Points \(A\) and \(B\) lie on sides \(PQ\) and \(PR\) of \(\triangle PQR\) such that \(PQ=12.5\,\text{cm}\), \(PA=5\,\text{cm}\), \(PB=4\,\text{cm}\) and \(BR=6\,\text{cm}\). Is \(AB\parallel QR\)? Give reasons.
Yes.
Step 1: Recall the Basic Proportionality Theorem (also called Thales' theorem).

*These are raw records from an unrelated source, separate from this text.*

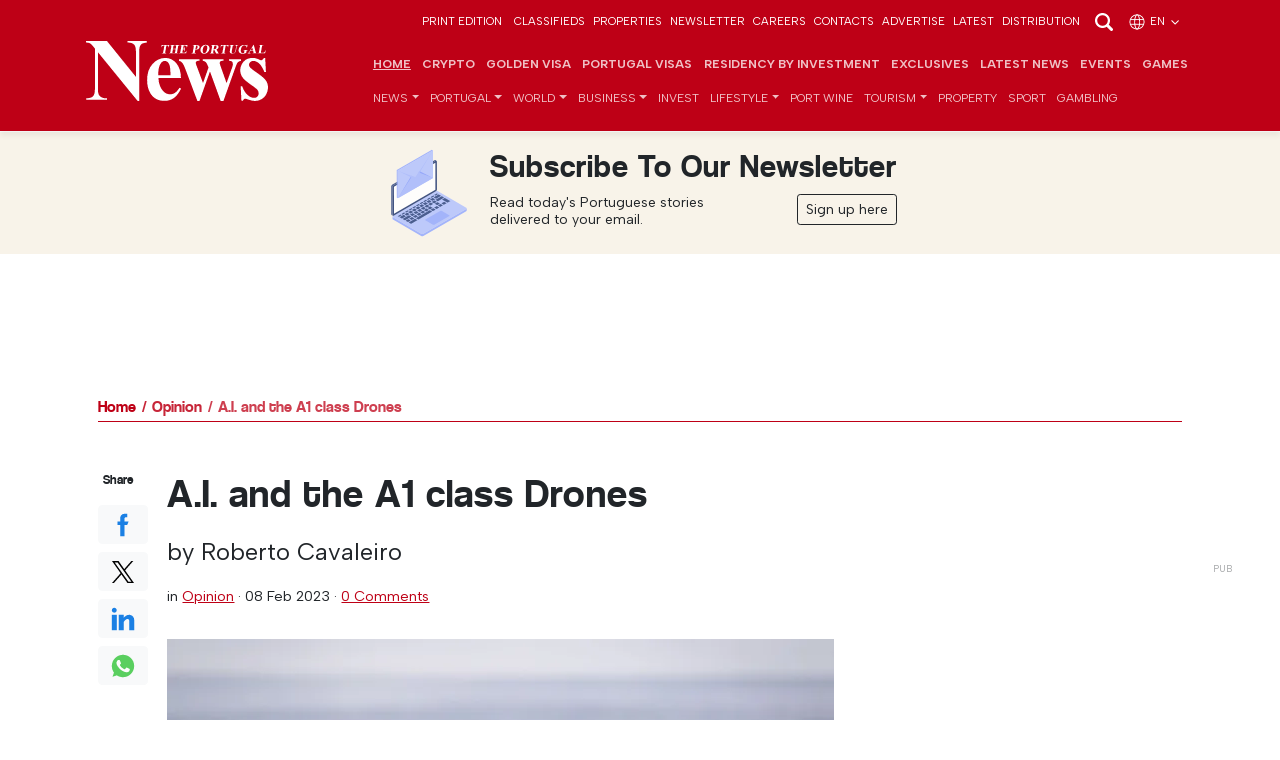

--- FILE ---
content_type: text/html; charset=utf-8
request_url: https://www.google.com/recaptcha/api2/aframe
body_size: 224
content:
<!DOCTYPE HTML><html><head><meta http-equiv="content-type" content="text/html; charset=UTF-8"></head><body><script nonce="A9g_f1kIcOcRFk5p_k7uZA">/** Anti-fraud and anti-abuse applications only. See google.com/recaptcha */ try{var clients={'sodar':'https://pagead2.googlesyndication.com/pagead/sodar?'};window.addEventListener("message",function(a){try{if(a.source===window.parent){var b=JSON.parse(a.data);var c=clients[b['id']];if(c){var d=document.createElement('img');d.src=c+b['params']+'&rc='+(localStorage.getItem("rc::a")?sessionStorage.getItem("rc::b"):"");window.document.body.appendChild(d);sessionStorage.setItem("rc::e",parseInt(sessionStorage.getItem("rc::e")||0)+1);localStorage.setItem("rc::h",'1768957009765');}}}catch(b){}});window.parent.postMessage("_grecaptcha_ready", "*");}catch(b){}</script></body></html>

--- FILE ---
content_type: image/svg+xml
request_url: https://db6izv6031456.cloudfront.net/img/icons/globe.svg
body_size: 689
content:
<?xml version="1.0" ?><svg data-name="Layer 1" id="Layer_1" viewBox="0 0 128 128" xmlns="http://www.w3.org/2000/svg"><defs><style>.cls-1{fill:#ffffff;}.cls-2{fill:none;stroke:#ffffff;stroke-miterlimit:10;stroke-width:6.5px;}</style></defs><title/><path class="cls-1" d="M64,16A47.5,47.5,0,1,1,16.5,63.5,47.55,47.55,0,0,1,64,16m0-6.5a54,54,0,1,0,54,54,54,54,0,0,0-54-54Z"/><path class="cls-1" d="M65.08,16c2.09,0,5.78,3.66,8.93,11.69,3.71,9.46,5.75,22.18,5.75,35.81s-2,26.35-5.75,35.81c-3.15,8-6.83,11.69-8.93,11.69s-5.78-3.66-8.93-11.69C52.45,89.85,50.4,77.13,50.4,63.5s2-26.35,5.75-35.81C59.31,19.65,63,16,65.08,16m0-6.5c-11.7,0-21.18,24.18-21.18,54s9.48,54,21.18,54,21.18-24.18,21.18-54-9.48-54-21.18-54Z"/><line class="cls-2" x1="17.66" x2="112.5" y1="80.37" y2="80.37"/><line class="cls-2" x1="17.66" x2="112.5" y1="46.62" y2="46.62"/></svg>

It says: If a line drawn through a triangle is parallel to one side, then it divides the other two sides in the same ratio.
Step 2: To check if \(AB \parallel QR\), we compare the ratios:
\[ \dfrac{PA}{PQ} \quad \text{and} \quad \dfrac{PB}{PR} \]
Step 3: First, calculate the length of \(PR\):
\(PR = PB + BR = 4 + 6 = 10\,\text{cm}\).
Step 4: Now find the ratios:
\[ \dfrac{PA}{PQ} = \dfrac{5}{12.5} \]
Divide numerator and denominator: \(5 \div 12.5 = 0.4\).
\[ \dfrac{PB}{PR} = \dfrac{4}{10} \]
Divide numerator and denominator: \(4 \div 10 = 0.4\).
Step 5: Both ratios are equal (0.4 = 0.4).
Step 6: Since the ratios are equal, by the Basic Proportionality Theorem, line \(AB\) is parallel to \(QR\).